Aktuell existieren 2.364 gelistete Kryptowährungen. Allerdings sind nur noch rund 56 Prozent aller jemals entwickelten Währungen aktiv. Einige hiervon werden jedoch kaum mehr gehandelt, weswegen sogar bis zu 87 Prozent der Coins als “faktisch tot” gelten. Jedoch dürften den meisten Menschen – außer Bitcoin, Ethereum oder Ripple – nur wenige dieser Kryptowährungen bekannt sein.

Insgesamt gibt es laut dem Portal Deadcoins inzwischen 1839 Kryptowährungen, die das Zeitliche gesegnet haben. Die Gründe für das Scheitern sind unterschiedlicher Natur. Beispielsweise sind es der Erhebung zufolge 29 Coins, die Hacks zum Opfer gefallen sind.

Aus wegen Scams & Co.

Aktuell sind 2364 Kryptowährungen auf Coinmarketcap gelistet. Dies sind etwa 2200 mehr, als es nach “Laenderdaten” offizielle Landeswährungen gibt, wenngleich den meisten Menschen jenseits von Bitcoin, Ethereum oder Ripple nur wenige dieser Kryptowährungen bekannt sein dürften. Nach Deadcoins sind bereits – wie dargelegt – 1839 Währungen tot. Dies würde bedeuten, dass von allen jemals entwickelten und gelisteten digitalen Währungen nur noch 56,25 Prozent auf dem Markt sind – und dies, obwohl die Krypto-Geschichte erst wenige Jahre zurückreicht.

Dies markiert laut einer Analyse von kryptoszene.de jedoch die kleinste Gruppe. Ein häufigerer Grund seien Krypto-Projekte, welche sich lediglich als Parodie entpuppten. Noch mehr digitale Währungen verschwanden allerdings aufgrund von Krypto Scams und aufgegebenen Projekten von der Bildfläche.

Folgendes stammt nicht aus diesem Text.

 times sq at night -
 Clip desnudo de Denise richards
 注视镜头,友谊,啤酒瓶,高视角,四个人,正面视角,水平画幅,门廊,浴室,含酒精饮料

Nicht selten ist die Krypto-Branche mit dem Vorwurf konfrontiert, illegal agierenden Akteuren dienlich zu sein. So berichtete beispielsweise “Businessinsider“, dass Kriminelle im Darknet Bitcoin-Geschäfte in Milliardenhöhe abwickeln.

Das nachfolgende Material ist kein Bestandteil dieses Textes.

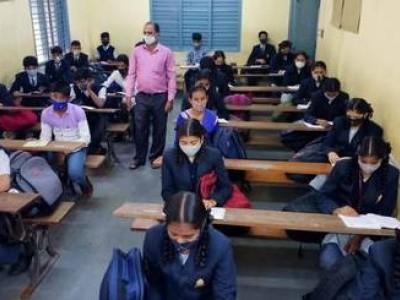 دسہرہ کی چھٹیوں کے بعد  کرناٹک   میں اسکولوں کا باقاعدہ آغاز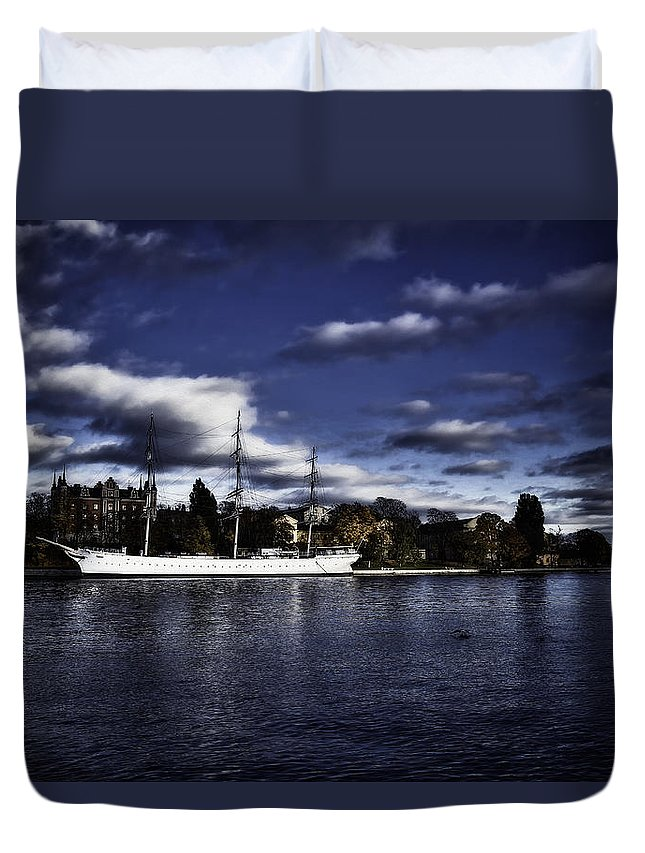 Sailboat Duvet Cover featuring the photograph Af Chapman Color by Ramon Martinez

Und obwohl es genügend Gegenbeispiele zu geben scheint, mache die Anzahl der Scams in Verbindung mit Kryptowährungen doch deutlich, dass der Vorwurf womöglich nicht gänzlich aus der Luft gegriffen sei: 702 digitale Währungen sind nicht mehr gelistet, weil es sich hierbei um betrügerische Projekte gehandelt habe.

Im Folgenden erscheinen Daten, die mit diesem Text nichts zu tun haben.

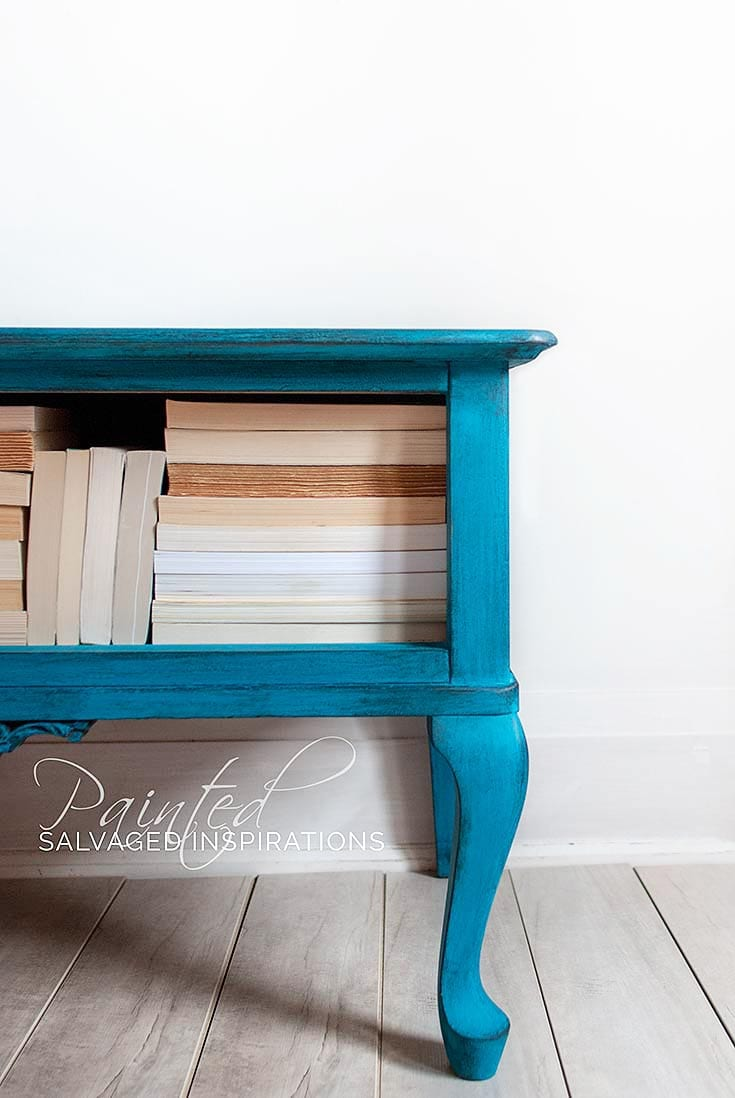 Painted-And-Waxed-End-Table-Makeover1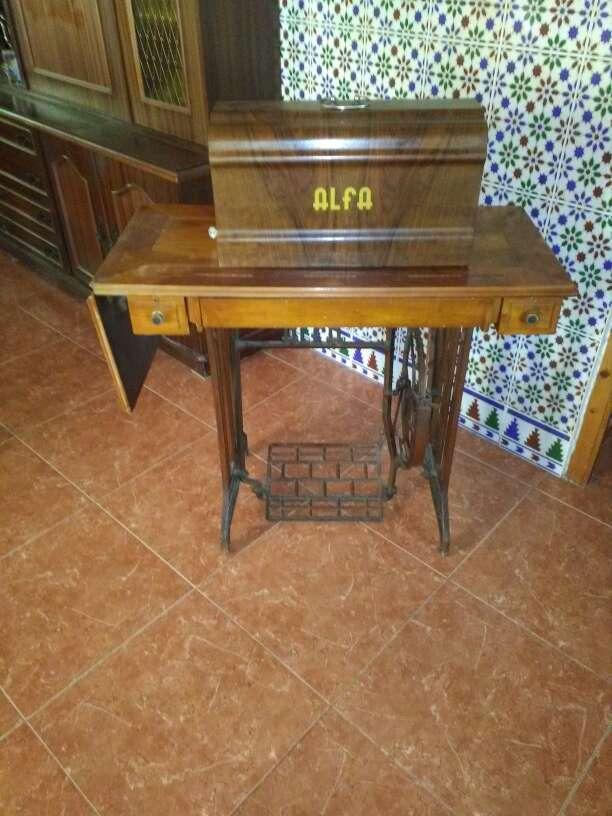 Imagen maquina de coser Alfa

Vorsicht bei neuen Währungen

Die Analysten sehen es als bemerkenswert an, dass in nur wenigen Jahren eine gewaltige Anzahl an Kryptowährungen entstanden und wieder von der Bildfläche verschwunden sind. Anlegern empfehlen die Experten, bei Investitionen in neue Kryptowährungen vorsichtig zu sein und lieber auf etablierte Währungen wie Bitcoin zu setzen.